Visões típicas: a Serpente

AYAHUASCA E A SUA FENOMENOLOGIA

A presença da serpente

A manifestação da serpente é comum no imaginário, ela está presente universalmente, em todos os estados visionários, do sonho das crianças às visões dos místicos e buscadores. Para os astecas, a serpente que morde o próprio rabo era símbolo de eternidade, isto é, o tempo circular que sempre volta sobre si mesmo, eternamente começando, criando e destruindo. No Egito, usada como talismã, era portadora de longevidade, saúde e vitalidade; a serpente Ureus, aparecia na coroa dos faraós, como uma personificação de Rá, o Sol, e simbolizava poder divino, sabedoria e energia. Na hinduísmo, a serpente é conhecida como Ananta, representa o infinito, símbolo da eternidade dos ciclos. É um sinal de vida, de imortalidade, de cura (símbolo de Esculápio o curandeiro, filho de Apolo), representa o início da vida, a força ancestral, a expressão mais primária, o começo de todos os desenhos, a própria morfose, a criatividade; é o símbolo da deusa natureza, grande mãe criadora. É o símbolo misterioso da Chacrona.

A serpente significa flexibilidade e transmutação; o reservatório cósmico de todos os potenciais e latências. Por isso a serpente é também um sinal de fertilidade, fecundidade e prosperidade, assim como da sabedoria e conhecimento. Por ser simples, e, nessa simplicidade, ser o início de todas as formas, ela simboliza a essência, a unicidade prístina. Por ser apenas uma linha, e ter no interior de si uma língua bífida, ilustra, num sentido mais profundo e sagrado, a resolução da polaridade em unidade, como o símbolo do Tao; no México antigo é símbolo dos gêmeos univitelinos.

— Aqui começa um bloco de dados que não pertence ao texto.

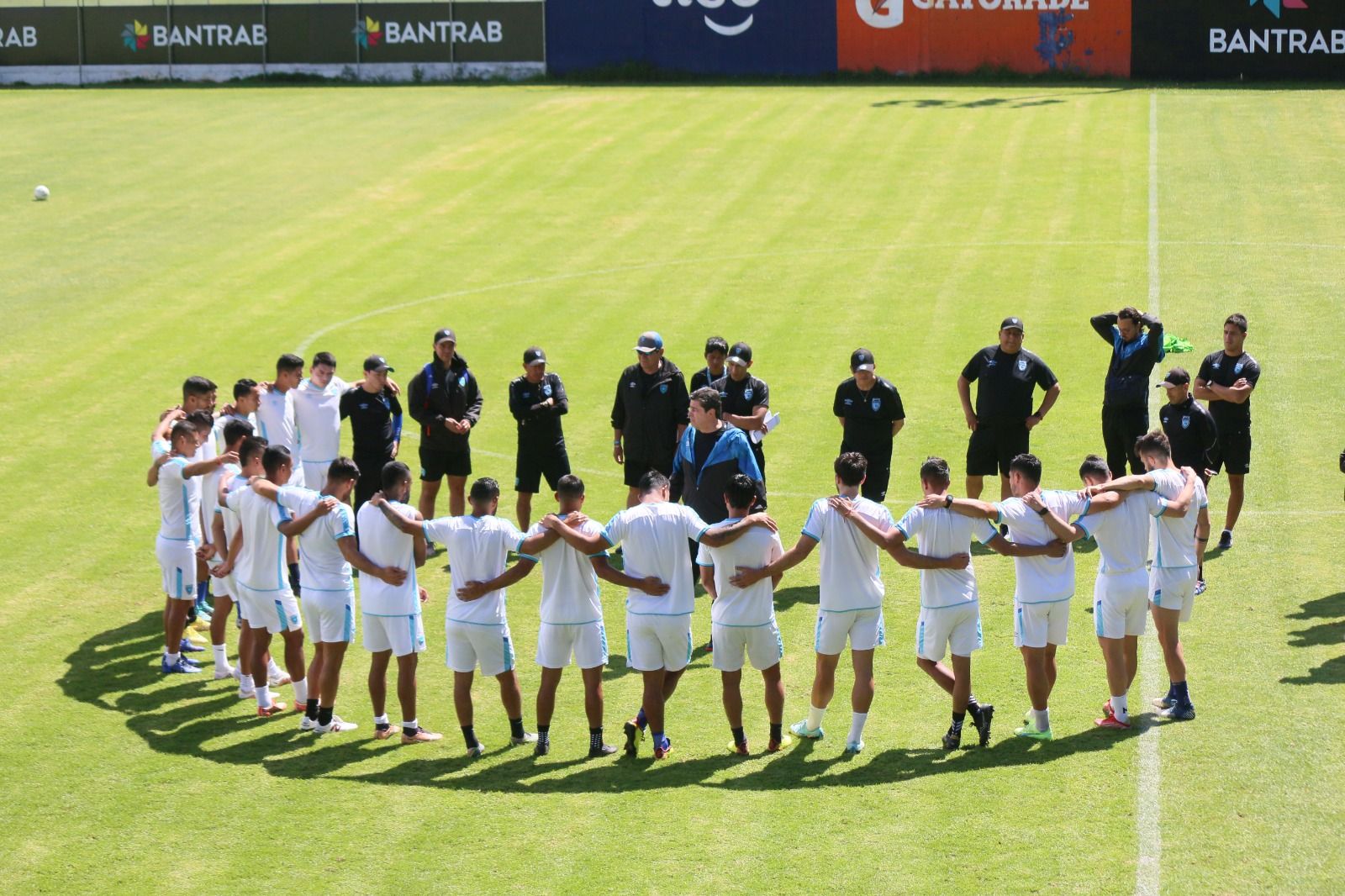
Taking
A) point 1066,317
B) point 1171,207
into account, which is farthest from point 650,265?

Na nossa experiência, a visão da serpente, símbolo da medicina (principalmente dentro de uma experiência onde também se percebe mandalas ou formas geométricas multicoloridas), indica com frequência a fertilização de um processo de mudança e de cura, a resolução de um conflito, a aquisição de um caráter, de uma virtude ou faculdade, a realização de uma intuição, o nascimento de uma visão, de uma compreensão, ou, o surgimento de uma opção.

Relato: Um dos nossos afiliados sofria de ansiedade intensa. Era usuário de Ayahuasca havia mais de um ano, a experiência amplificava a sua ansiedade ao ponto de tornar-se um sofrimento, medo de morrer ou perder a razão. Com o passar dos meses e dezenas de experiências, o estado variava em intensidade mas não se resolvia, apesar das dietas, suspensão do café, técnicas de relaxamentos, músicas adequadas e indução direta no sentido de tranquilizar – a ansiedade permanecia como uma trama inquietante no tecido das emoções. Na sua segunda cerimônia no âmbito da nossa sociedade, resolvemos, através do uso de uma metáfora expressa na forma de um canto suave, induzir uma dissociação onde se visitava o centro de uma floresta, encontrando-se uma fonte curativa, um lago e mina de água, onde se teria acesso, com confiança e segurança, a uma visão clara e reveladora de si mesmo. O sujeito percebeu uma espiral, uma mandala colorida, como um turbilhão querendo aspirar a consciência. Resistiu, mas, por fim, se entregou e deixou-se levar. Para a sua surpresa a espiral não aspirava, mas espargia, irradiando a sua consciência em todos os azimutes. Enquanto vivenciava um estado de dissolução e relaxamento pela primeira vez em muitos anos, viu, no azul de um céu imaginário, uma serpente enorme que vomitava universos e crianças felizes. Por fim, na boca aberta da serpente, viu o rosto sorridente de um bebê dourado. Depois dessa experiência, e até hoje, ele deixou de sofrer de ansiedade, dispnéia suspirosa e angústia, mantendo a calma até mesmo em situação de estresse. A suas experiências têm sido serenas e tranquilas.